A Alemanha é um país rico, organizado, onde quase tudo funciona. O alemão pode se dar ao luxo de canalizar suas energias para um time de futebol. Mas o que dizer de nós, brasileiros, que ainda não aprendemos a brigar pela educação de qualidade? Pela saúde e segurança? Há tanto a se fazer, que não consigo ver com olhos alienados toda a energia que o brasileiro despende ao futebol.
Não sou contra o futebol e nem contra uma copa do mundo, mas a Alemanha me ensinou muito sobre o que faz um bom país: prioridades! Um povo deve saber escolher as suas e lutar por elas.
A Alemanha ganhou a Copa 2014 e admito que fiquei feliz.

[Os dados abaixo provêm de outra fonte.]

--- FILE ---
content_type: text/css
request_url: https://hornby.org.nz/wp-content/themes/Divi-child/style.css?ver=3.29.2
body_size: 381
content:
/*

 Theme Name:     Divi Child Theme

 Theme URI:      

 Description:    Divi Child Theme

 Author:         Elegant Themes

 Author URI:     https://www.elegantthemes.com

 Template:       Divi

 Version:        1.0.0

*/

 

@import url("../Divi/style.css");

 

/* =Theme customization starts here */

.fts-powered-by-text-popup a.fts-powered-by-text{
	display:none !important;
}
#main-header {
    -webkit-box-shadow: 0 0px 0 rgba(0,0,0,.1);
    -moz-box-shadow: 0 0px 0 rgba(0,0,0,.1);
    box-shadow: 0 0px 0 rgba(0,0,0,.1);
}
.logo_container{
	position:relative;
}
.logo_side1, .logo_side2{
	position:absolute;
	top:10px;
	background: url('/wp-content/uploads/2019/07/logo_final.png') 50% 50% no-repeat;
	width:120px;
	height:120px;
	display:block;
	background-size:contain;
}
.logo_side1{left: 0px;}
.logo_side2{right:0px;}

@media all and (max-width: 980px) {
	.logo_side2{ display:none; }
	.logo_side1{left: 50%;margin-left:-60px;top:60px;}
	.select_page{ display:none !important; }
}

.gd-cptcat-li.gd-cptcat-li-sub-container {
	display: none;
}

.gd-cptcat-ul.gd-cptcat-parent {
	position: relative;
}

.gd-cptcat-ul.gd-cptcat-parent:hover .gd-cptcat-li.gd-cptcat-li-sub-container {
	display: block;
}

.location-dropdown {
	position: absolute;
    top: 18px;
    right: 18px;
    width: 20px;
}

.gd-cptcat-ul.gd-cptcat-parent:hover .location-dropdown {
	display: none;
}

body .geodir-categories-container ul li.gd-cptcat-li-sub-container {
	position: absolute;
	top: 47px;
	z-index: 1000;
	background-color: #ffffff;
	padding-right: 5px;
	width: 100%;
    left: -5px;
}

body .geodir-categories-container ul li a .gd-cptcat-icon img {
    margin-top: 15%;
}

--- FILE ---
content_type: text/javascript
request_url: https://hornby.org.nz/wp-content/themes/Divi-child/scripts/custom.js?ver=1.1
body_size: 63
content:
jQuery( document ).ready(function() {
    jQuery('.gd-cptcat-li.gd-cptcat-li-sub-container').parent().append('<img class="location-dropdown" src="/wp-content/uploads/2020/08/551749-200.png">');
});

A seleção é quase a mesma desde 2006. Amei o filme: “Alemanha, um conto de verão”, documentário real da seleção alemã durante os bastidores da Copa 2006. Chega a ser surpreendente as diferenças de comportamento. Não há como não torcer por eles. Simplicidade, inteligência e muita, muita disciplina.

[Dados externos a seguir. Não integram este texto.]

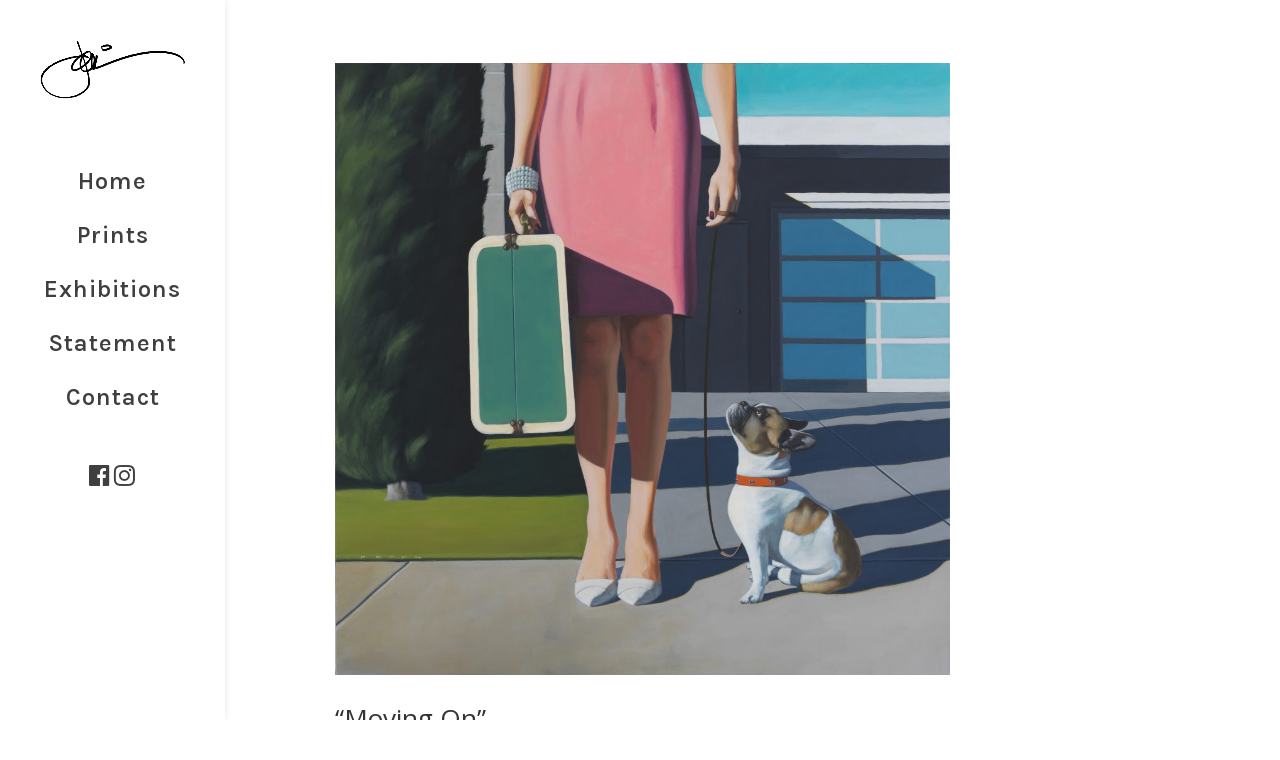

--- FILE ---
content_type: text/css
request_url: https://jamieperryart.com/wp-content/et-cache/global/et-divi-customizer-global.min.css?ver=1767127424
body_size: 841
content:
.nav li ul{border-color:#3b5e7a}.et_header_style_centered .mobile_nav .select_page,.et_header_style_split .mobile_nav .select_page,.et_nav_text_color_light #top-menu>li>a,.et_nav_text_color_dark #top-menu>li>a,#top-menu a,.et_mobile_menu li a,.et_nav_text_color_light .et_mobile_menu li a,.et_nav_text_color_dark .et_mobile_menu li a,#et_search_icon:before,.et_search_form_container input,span.et_close_search_field:after,#et-top-navigation .et-cart-info{color:#3f3f3f}.et_search_form_container input::-moz-placeholder{color:#3f3f3f}.et_search_form_container input::-webkit-input-placeholder{color:#3f3f3f}.et_search_form_container input:-ms-input-placeholder{color:#3f3f3f}#top-menu li a{font-size:24px}body.et_vertical_nav .container.et_search_form_container .et-search-form input{font-size:24px!important}#top-menu li a,.et_search_form_container input{letter-spacing:1px}.et_search_form_container input::-moz-placeholder{letter-spacing:1px}.et_search_form_container input::-webkit-input-placeholder{letter-spacing:1px}.et_search_form_container input:-ms-input-placeholder{letter-spacing:1px}#top-menu li.current-menu-ancestor>a,#top-menu li.current-menu-item>a,#top-menu li.current_page_item>a{color:#3b5e7a}#main-footer{background-color:#ffffff}#et-footer-nav .bottom-nav li.current-menu-item a{color:#000000}#footer-bottom{background-color:rgba(255,255,255,0.32)}#footer-info,#footer-info a{color:#3f3f3f}@media only screen and (min-width:981px){#main-header .logo_container{width:100%}.et_header_style_centered #main-header .logo_container,.et_header_style_split #main-header .logo_container{margin:0 auto}.et_header_style_centered.et_hide_primary_logo #main-header:not(.et-fixed-header) .logo_container,.et_header_style_centered.et_hide_fixed_logo #main-header.et-fixed-header .logo_container{height:11.88px}.et_header_style_left .et-fixed-header #et-top-navigation,.et_header_style_split .et-fixed-header #et-top-navigation{padding:15px 0 0 0}.et_header_style_left .et-fixed-header #et-top-navigation nav>ul>li>a,.et_header_style_split .et-fixed-header #et-top-navigation nav>ul>li>a{padding-bottom:15px}.et_header_style_centered header#main-header.et-fixed-header .logo_container{height:30px}.et_header_style_split #main-header.et-fixed-header .centered-inline-logo-wrap{width:30px;margin:-30px 0}.et_header_style_split .et-fixed-header .centered-inline-logo-wrap #logo{max-height:30px}.et_pb_svg_logo.et_header_style_split .et-fixed-header .centered-inline-logo-wrap #logo{height:30px}.et_header_style_slide .et-fixed-header #et-top-navigation,.et_header_style_fullscreen .et-fixed-header #et-top-navigation{padding:6px 0 6px 0!important}.et_header_style_split #main-header .centered-inline-logo-wrap{width:auto;height:80px}.et_header_style_split #main-header.et-fixed-header .centered-inline-logo-wrap{width:auto;height:44px}.et_header_style_split .centered-inline-logo-wrap #logo,.et_header_style_split .et-fixed-header .centered-inline-logo-wrap #logo{height:auto;max-height:100%}.et-fixed-header #top-menu a,.et-fixed-header #et_search_icon:before,.et-fixed-header #et_top_search .et-search-form input,.et-fixed-header .et_search_form_container input,.et-fixed-header .et_close_search_field:after,.et-fixed-header #et-top-navigation .et-cart-info{color:#3f3f3f!important}.et-fixed-header .et_search_form_container input::-moz-placeholder{color:#3f3f3f!important}.et-fixed-header .et_search_form_container input::-webkit-input-placeholder{color:#3f3f3f!important}.et-fixed-header .et_search_form_container input:-ms-input-placeholder{color:#3f3f3f!important}.et-fixed-header #top-menu li.current-menu-ancestor>a,.et-fixed-header #top-menu li.current-menu-item>a,.et-fixed-header #top-menu li.current_page_item>a{color:#3b5e7a!important}}@media only screen and (min-width:1350px){.et_pb_row{padding:27px 0}.et_pb_section{padding:54px 0}.single.et_pb_pagebuilder_layout.et_full_width_page .et_post_meta_wrapper{padding-top:81px}.et_pb_fullwidth_section{padding:0}}	#main-header,#et-top-navigation{font-family:'Karla',Helvetica,Arial,Lucida,sans-serif}body{border-top:5px solid white;border-right:5px solid white;border-left:5px solid white;border-bottom:none}.icon-wrapper a{display:inline-block!important}#logo{max-width:145px!important;margin-bottom:10px!important}.logo-font{font-size:26px;color:#40A08C!important;font-weight:600;position:relative;top:-6px}#et-top-navigation{padding-top:65px!important;text-align:center!important}@media all and (max-width:980px){#et-top-navigation{padding-top:0px!important;text-align:center!important}}.et_vertical_nav #main-header #top-menu>li>a{padding-bottom:40px}.page-id-6 #main-header{border:none}#main-content{height:94vh}@media all and (max-width:980px){#main-content{height:100%}}.page-id-29 #main-content{height:100%}.page-id-555 #main-content{height:100%}.mobile_nav .select_page{display:none!important}.mobile_nav{background-color:rgba(0,0,0,0)!important;margin-top:-60px;margin-bottom:40px}.et_mobile_menu{top:80px!important}.mobile_menu_bar:before{color:#3b5e7a!important}@media all and (max-width:980px){#logo{margin-top:-30px;max-width:70%!important;max-height:50px!important}}.mobile_nav{margin-bottom:0px}#footer-info a{color:#ccc!important}#footer-info{padding-bottom:0px}.page-id-6 #main-footer{display:none}.page-id-6 #footer-bottom{display:none!important}#main-footer{background-color:transparent;border-top:lightgray}#main-footer a{color:#cfcfcf}#footer-bottom{background-color:transparent;border-top:lightgray}#main-content .container:before{background:none}.et_pb_slide{height:80vh}@media all and (max-width:980px){.et_pb_slide{height:57vh}}@media all and (max-width:980px){.single-project img{max-width:100%!important}}.single-project img{max-width:346px}.et_project_meta{display:none}.et_pb_posts_nav .nav-label{color:#3b5e7a;font-size:16px}.et_pb_posts_nav .meta-nav{color:#3b5e7a}.paypal-form{position:relative;top:-80px}.paypal-form select{height:30px;position:absolute}.paypal-form .cartlinks{position:absolute;top:168px}.paypal-form .cartlinks a{color:#3b5e7a}.paypal-form .button{background-color:#3b5e7a;color:#fff;border:none;border-radius:3px;padding:8px 10px;position:absolute;font-size:16px}@media all and (max-width:980px){.et_pb_section,.et_pb_section *{animation:none!important}}.et_pb_contact_form_0.et_pb_contact_form_container .input:focus{border:1px solid #3EB489}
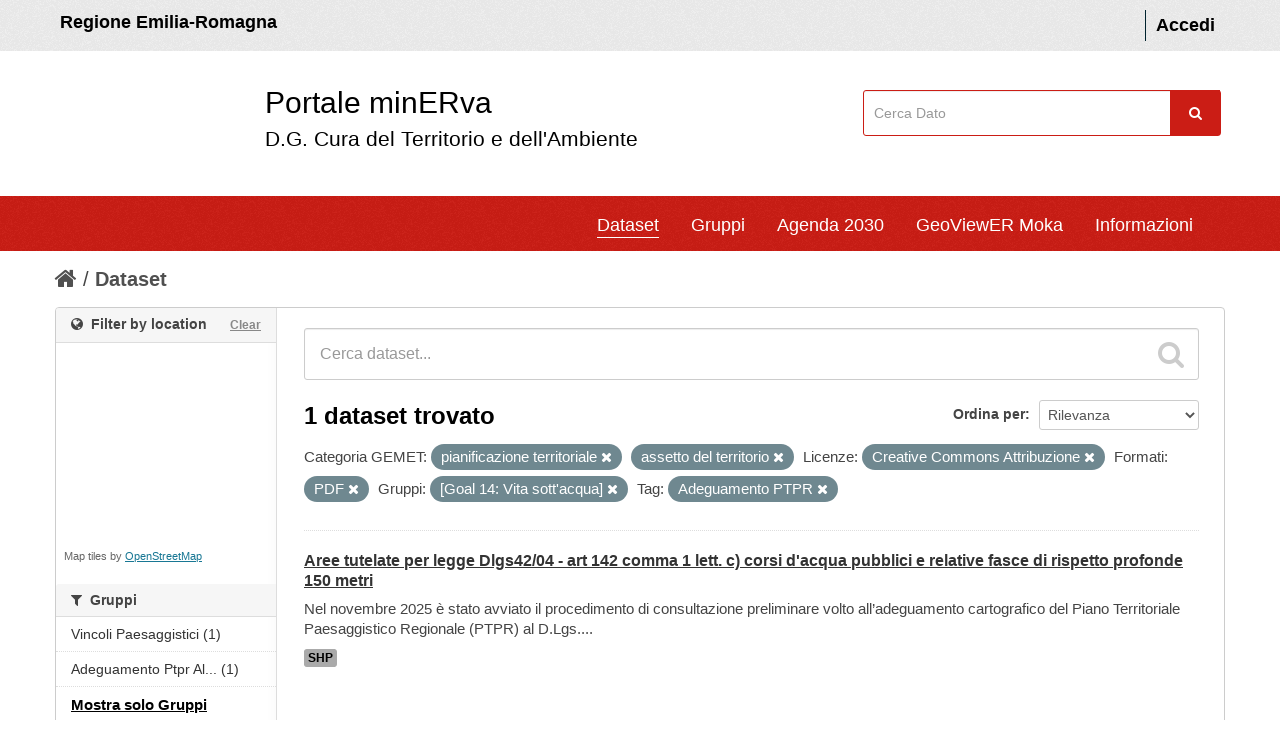

--- FILE ---
content_type: text/css
request_url: https://datacatalog.regione.emilia-romagna.it/catalogCTA/dashboard.css
body_size: 3293
content:
div.rounded{
          border-radius: 15px 25px;
          box-shadow: 0 3px 3px 0 rgba(0, 0, 0, 0.2), 0 3px 3px 0 rgba(0, 0, 0, 0.19); 
          text-align: center;
	  
	  float:left;
	  padding:4px;
}

.span3 {
	margin:0; padding-left:0;
}

.lightBlue{          
          background-color: #f7f7f7;
	  margin-left:50px
}


.boxDash{
	margin-bottom:100px;  
	margin:0 auto;   top: 50%;
  	left: 50%; 
	padding-bottom:0px;
	
	}


.chart{
	padding-top:0px; padding-bottom: 0px;padding-left: 0px; 
	width:200px ;
	color:#003647;
}


.row{
	margin-top:0px;
	margin-left:0px;
	

}

.span12{
	float:none;
	margin-left:0px;
	margin:0 auto;   top: 50%;
  left: 50%;  padding: 0; 
}


footer .container{
	width:940px
}




html, body {
    max-width: 100%;
    overflow-x: hidden;
    
}
.ist{
	margin-left:30px
}



/* Smartphones (portrait and landscape) ----------- */
@media only screen 
and (min-device-width : 0px) 
and (max-device-width : 1150px)  {
/* Styles */
.container{
	width:100%;

}
.span12{
	width:100%
}
.boxDash{
	width:100%
	}

.row{
	width:100%
}
.lightBlue{          
	margin:0
}
.ist{
	margin:0
}


}

/* Smartphones (landscape) ----------- */
@media only screen 
and (min-width : 321px) {
/* Styles */
}

/* Smartphones (portrait) ----------- */
@media only screen 
and (max-width : 320px) {
/* Styles */
}

/* iPads (portrait and landscape) ----------- */
@media only screen 
and (min-device-width : 768px) 
and (max-device-width : 1024px) {
/* Styles */
}

/* iPads (landscape) ----------- */
@media only screen 
and (min-device-width : 768px) 
and (max-device-width : 1024px) 
and (orientation : landscape) {
/* Styles */
}

/* iPads (portrait) ----------- */
@media only screen 
and (min-device-width : 768px) 
and (max-device-width : 1024px) 
and (orientation : portrait) {
/* Styles */
}

/* Desktops and laptops ----------- */
@media only screen 
and (min-width : 1224px) {
/* Styles */
}

/* Large screens ----------- */
@media only screen 
and (min-width : 1824px) {
/* Styles */
}

/* iPhone 4 ----------- */
@media
only screen and (-webkit-min-device-pixel-ratio : 1.5),
only screen and (min-device-pixel-ratio : 1.5) {
/* Styles */
}




.wave {
  opacity: .4;
  position: absolute;
  top: 3%;
  left: 50%;
  background: #0af;
  width: 500px;
  height: 500px;
  margin-left: -250px;
  margin-top: -250px;
  transform-origin: 50% 48%;
  border-radius: 43%;
  animation: drift 3000ms infinite linear;
}

.wave.-three {
  animation: drift 2500ms infinite linear;
}

.wave.-two {
  animation: drift 5000ms infinite linear;
  opacity: .1;
  background: yellow;
}




@keyframes drift {
  from { transform: rotate(0deg); }
  from { transform: rotate(360deg); }
}

.gradientBoxesWithOuterShadows { 
height: 200px;
width: 400px; 
padding: 20px;
background-color: white; 

/* outer shadows  (note the rgba is red, green, blue, alpha) */
-webkit-box-shadow: 0px 0px 12px rgba(0, 0, 0, 0.4); 
-moz-box-shadow: 0px 1px 6px rgba(23, 69, 88, .5);

/* rounded corners */
-webkit-border-radius: 12px;
-moz-border-radius: 7px; 
border-radius: 7px;

/* gradients */
background: -webkit-gradient(linear, left top, left bottom, 
color-stop(0%, white), color-stop(15%, white), color-stop(100%, #D7E9F5)); 
background: -moz-linear-gradient(top, white 0%, white 55%, #D5E4F3 130%); 
}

Para quem não sabe, fica aqui um importante registro: “O circo teve sua origem em Roma, há mais de 200 anos antes de Cristo. Naquela época, o circo fornecia à população o divertimento necessário para que não houvesse atos revolucionários.” (Política do pão e circo).
A diversão foi criada para distrair o povo de suas escassezes e evitar sua rebelião contra os governantes. O papel do futebol em nossa sociedade hoje não difere muito disso. Mas o errado não é o futebol. E nem o circo. Errado é realmente se esquecer do resto, se permitindo a manipulação. Se distrair a tal ponto de deixar o próprio país de lado, o que significa o seu próprio bem estar.
Antes do desejo de se vencer uma copa, deve existir o desejo de se vencer na vida, no próprio país! Depois a gente vai ao circo!
2 Comments
Amei Carolina seu texto, futebol deveria ser hobby, mas se tornou prioridade. Nosso caminho a civilização é muito longo..não sei se chegaremos lá.
obrigada Elizabeth!!!!!!!!!!!!! estamos em transição, sempre rumo a evolução. a nivel individual ou social, sempre nos custam algumas dores…. mas certo que um dia chegaremos la. um beijo e bem vinda sempre!